By consuming both substances simultaneously, the stimulating effects of the caffeine can mask the sedative effects of alcohol — potentially leading you to drink more booze, beer, or wine than you otherwise would. "When [the drinker] feels more alert and has an increase in their reflexes and reaction time, they feel like they're great and could drink more," says Dr. Wakim-Fleming. In fact, a 2014 study found that 15- to 23-year-old drinkers who mixed alcohol with energy drinks (which, of course, contain caffeine) were four times more likely to binge drink at a high intensity (re: consume six or more drinks quickly) than those who didn't mix the two ingredients. (

And engaging in binge drinking can have immediate side effects on your gut, says Dr. Wakim-Fleming. "Sometimes it delays stomach emptying, causes inflammation in the stomach (aka gastritis), and can lead to nausea, vomiting, or abdominal pain," she explains. Other short-term health risks of binge drinking include sustaining unintentional injuries (by way of car crashes or falls) and suffering alcohol poisoning, according to the Centers for Disease Control and Prevention (CDC).
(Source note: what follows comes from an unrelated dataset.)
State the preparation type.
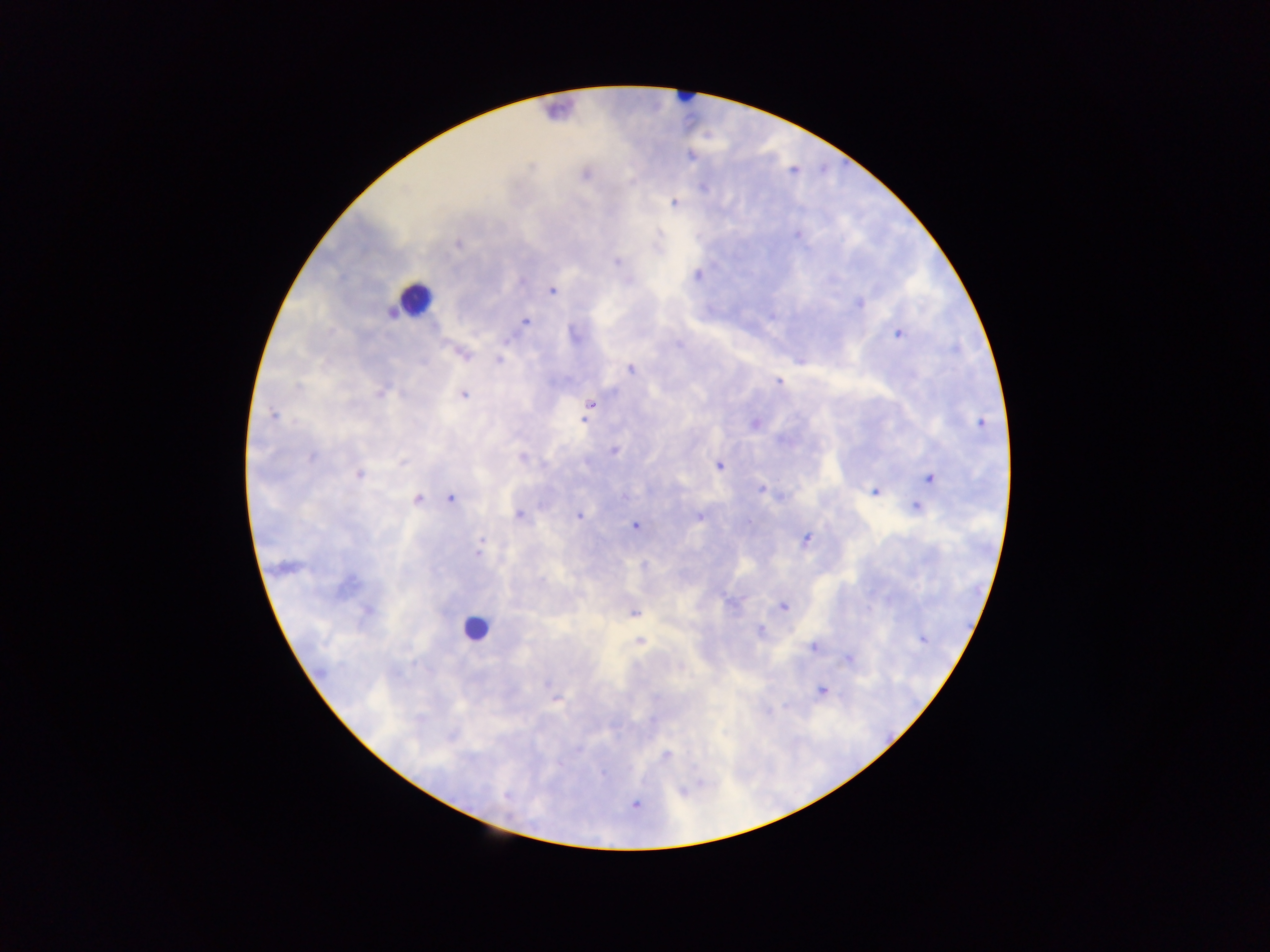
Thick blood film.

Approximate centers as [x, y] in pixels. Leukocyte locations: [685, 95], [558, 110], [414, 298], [475, 628]. Malaria parasite locations: [585, 174], [674, 202], [796, 234], [458, 243], [616, 261], [551, 290], [859, 304], [392, 311], [525, 321], [898, 333], [574, 334], [461, 352], [499, 361], [630, 369], [778, 381], [380, 390], [463, 395], [589, 405], [272, 415], [755, 423], [979, 423], [614, 451], [718, 465], [359, 474], [929, 478], [762, 488], [875, 491], [451, 496], [417, 498], [917, 506], [518, 514], [579, 515], [699, 517], [635, 525], [806, 539], [285, 566], [783, 606], [633, 611], [759, 630], [923, 639], [640, 641], [813, 645], [849, 659], [821, 691], [555, 696], [666, 755], [634, 803]. Mobile-phone photograph taken through the microscope. Sample from Ghana. Image is 1270×952 pixels. One field of view.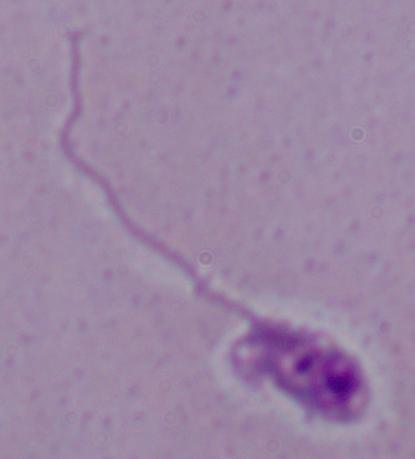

Since both caffeine and alcohol can raise blood pressure, mixing the two substances may be particularly risky for folks who have cardiovascular disease or other heart conditions, says Dr. Wakim-Fleming. "High blood pressure does not have symptoms — it doesn't give you a warning," she explains. "So if the blood pressure rises, you may not even know it...and you may end up with heart attack or stroke." Even if you don't currently have any heart concerns, repeated binge drinking can lead to long-term increases in blood pressure, which itself increases the risk of heart attack, stroke, and heart failure when left unchecked, according to the Mayo Clinic.

The Takeaway On Caffeine and Alcohol

Again, it generally isn't considered safe to mix caffeine and alcohol, given the potential health risks and increased likelihood of binge drinking. That said, "if you're [combining caffeine and alcohol] once in a while, one glass here and there, it may not have an effect except if you have heart problems," which is why it's so important to know your medical history, says Dr. Wakim-Fleming.

Even if you're not literally mixing caffeine and alcohol in one glass, but rather drinking them back-to-back (think an espresso shot at the end of a meal where you shared a bottle of wine), you'll still want to be mindful. Liquids generally take an hour to empty from the stomach, and the levels of both alcohol and caffeine reach their peak in the blood one to two hours after consumption. Consequently, caffeine's side effects could mask those of alcohol if you consume both within a 60-minute period, says Dr. Wakim-Fleming. That means if you sipped a cup of coffee right before heading to the bar, you'll want to wait at least an hour or two before having an alcoholic beverage. "The more time you have between those two substances, the better," says Dr. Wakim-Fleming.

And if you really want to imbibe in an espresso martini or Irish coffee at happy hour, remember, there's always decaf.